With a tight, serious mouth, Channing replies that practice was “utilitarian” and gulps his shake. A worm of gray protein slop settles on his upper lip. He can’t be bothered right now, and the Bledsoes know and respect this. He is no doubt scrolling through the details of the varsity playbook in his head, seeing his routes like lines on a graph, feeling the hard cuts contracting in his thighs, his hamstrings, his calves, the arches in his sinewy feet.
“Were you in pads today?” Brill asks.
“No pads,” Channing replies, his voice congested with whey and taurine and L-arginine.
To Corinthia it looks as if he’s drinking wet cement, and she briefly imagines Channing as a concrete statue, waking up in bed this way, skipping the glory of his final year of high school, college, and professional football, and simply becoming the inevitable monument of himself. Brill and Marlene hiring movers to have him transported over to Lugo Memorial, where he will be erected on a marble dais beside the flagpole.

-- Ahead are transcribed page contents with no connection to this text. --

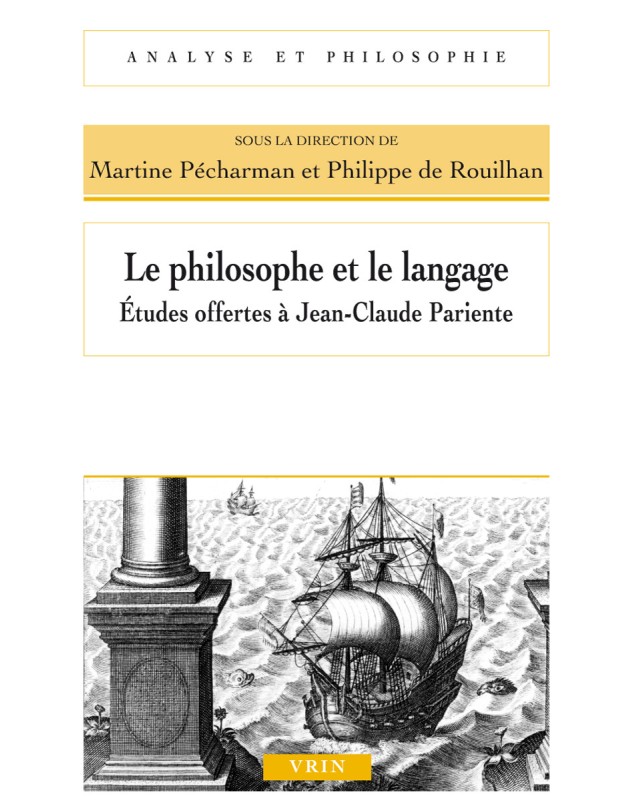 ANALYSE ET PHILOSOPHIE

SOUS LA DIRECTION DE
Martine Pécharman et Philippe de Rouilhan

Le philosophe et le langage
Études offertes à Jean-Claude Pariente

VRIN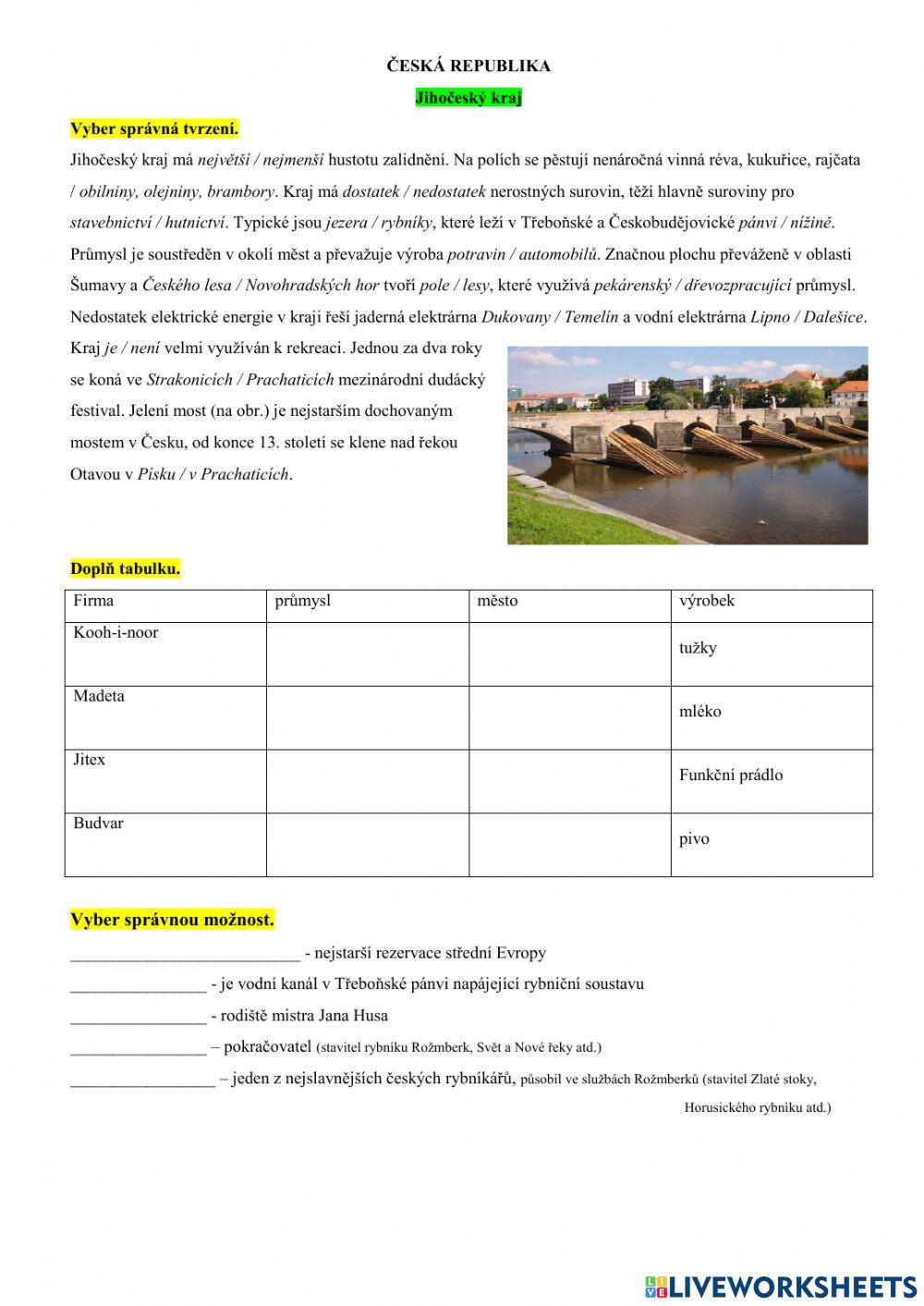 ČESKÁ REPUBLIKA

Jihočeský kraj

Vyber správná tvrzení.

Jihočeský kraj má největší / nejmenší hustotu zalidnění. Na polích se pěstují nenáročná vinná réva, kukuřice, rajčata / obilniny, olejniny, brambory. Kraj má dostatek / nedostatek nerostných surovin, těží hlavně suroviny pro stavebnictví / hutnictví. Typické jsou jezera / rybníky, které leží v Třeboňské a Českobudějovické pánvi / nížině. Průmysl je soustředěn v okolí měst a převažuje výroba potravin / automobilů. Značnou plochu převáženě v oblasti Šumavy a Českého lesa / Novohradských hor tvoří pole / lesy, které využívá pekárenský / dřevozpracující průmysl. Nedostatek elektrické energie v kraji řeší jaderná elektrárna Dukovany / Temelín a vodní elektrárna Lipno / Dalešice. Kraj je / není velmi využíván k rekreaci. Jednou za dva roky se koná ve Strakonicích / Prachaticích mezinárodní dudácký festival. Jelení most (na obr.) je nejstarším dochovaným mostem v Česku, od konce 13. století se klene nad řekou Otavou v Písku / v Prachaticích.

Doplň tabulku.

| Firma | průmysl | město | výrobek |
|---|---|---|---|
| Kooh-i-noor | | | tužky |
| Madeta | | | mléko |
| Jitex | | | Funkční prádlo |
| Budvar | | | pivo |

Vyber správnou možnost.

___________________________ - nejstarší rezervace střední Evropy

________________ - je vodní kanál v Třeboňské pánvi napájející rybniční soustavu

________________ - rodiště mistra Jana Husa

________________ – pokračovatel (stavitel rybníku Rožmberk, Svět a Nové řeky atd.)

_________________ – jeden z nejslavnějších českých rybníkářů, působil ve službách Rožmberků (stavitel Zlaté stoky, Horusického rybníku atd.)

LIVEWORKSHEETS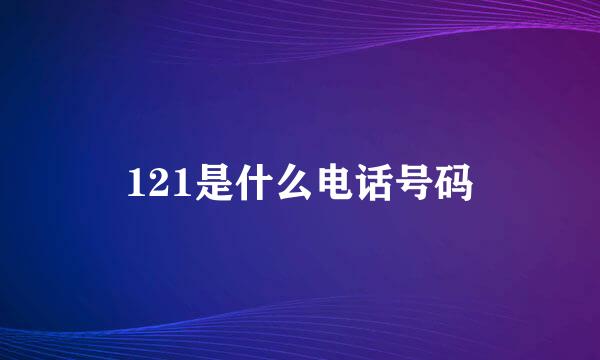 121是什么电话号码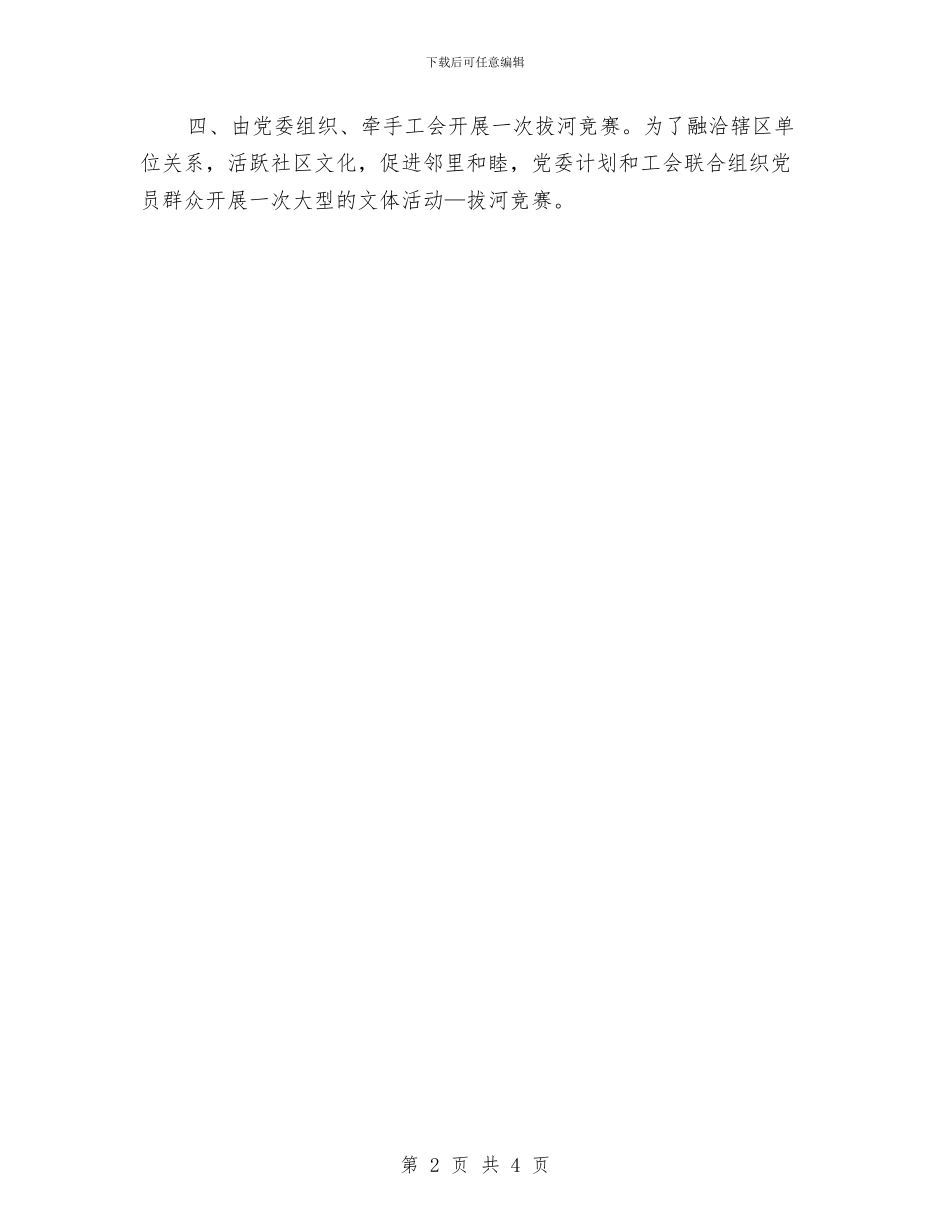 下载后可任意编辑

四、由党委组织、牵手工会开展一次拔河竞赛。为了融洽辖区单位关系，活跃社区文化，促进邻里和睦，党委计划和工会联合组织党员群众开展一次大型的文体活动—拔河竞赛。

第 2 页 共 4 页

Corinthia feels a wicked delight, imagining her and Cloris Honniotis tagging the statue with black spray paint, smiting out the eyes with a hammer, adding a mock Chicago gang symbol or two.
Corinthia always wonders where Channing is at school when the shit hits the fan, like whe
n Coach Task and Mr. Hauser are wrestling her to the ground, for instance, or when students are thumping ominously on the door of her private bathroom when she’s simply trying to have a good, clean pee. Where is her heroic older brother during these crucial moments?
He’s nowhere, is where he is.
Her brother lives in the Land of Nowhere.
“Well, we’re all excited for the game tomorrow night,” Marlene says.
“Clinton Academy,” Brill adds for good measure. “It’s a big one.”
“We’ll all be there,” Marlene continues. “Right, Cori?”
“Yep,” Corinthia manages to utter in between spoonfuls of mashed potatoes. Tonight she feels like she could eat everything in the house: all the contents of the refrigerator and the pantry, all the canned goods that are stacked in the cupboard over the microwave, all those pieces of salt-water taffy her mother hides in the flour bin, even Channing’s protein powder. The family would wake up and they’d be without food.
Channing makes a face that’s almost a smile. Corinthia thinks he puts far too much pressure on himself, so much so that even when he intends to express appreciation facially, it comes off flat; not forced, just flat. There is an undeniable stoicism at play, one that might befit a much older man. A cowboy, for instance. Or a black-sheep drifter in a train-robbery movie. Perhaps it’s the burden of sacrifice for one’s community. Striving for excellence day in and day out has to really make it hard to muster a smile. It’s like a man who is hungry rather than happy. Channing has become too hungry to enjoy the taste of a good meal.
That night, Corinthia rereads the first twenty pages of Lorcan Nutt’s The Smallest Hands. Just as she is about to drift off to sleep with the book tucked under her chin, there is a knock on her door.
“Come in,” she says.
The door is opened, and Channing stands there. He’s still wearing his gray varsity football sweats, and it’s hard to make out his face because he’s backlit by the soft yellow hallway light.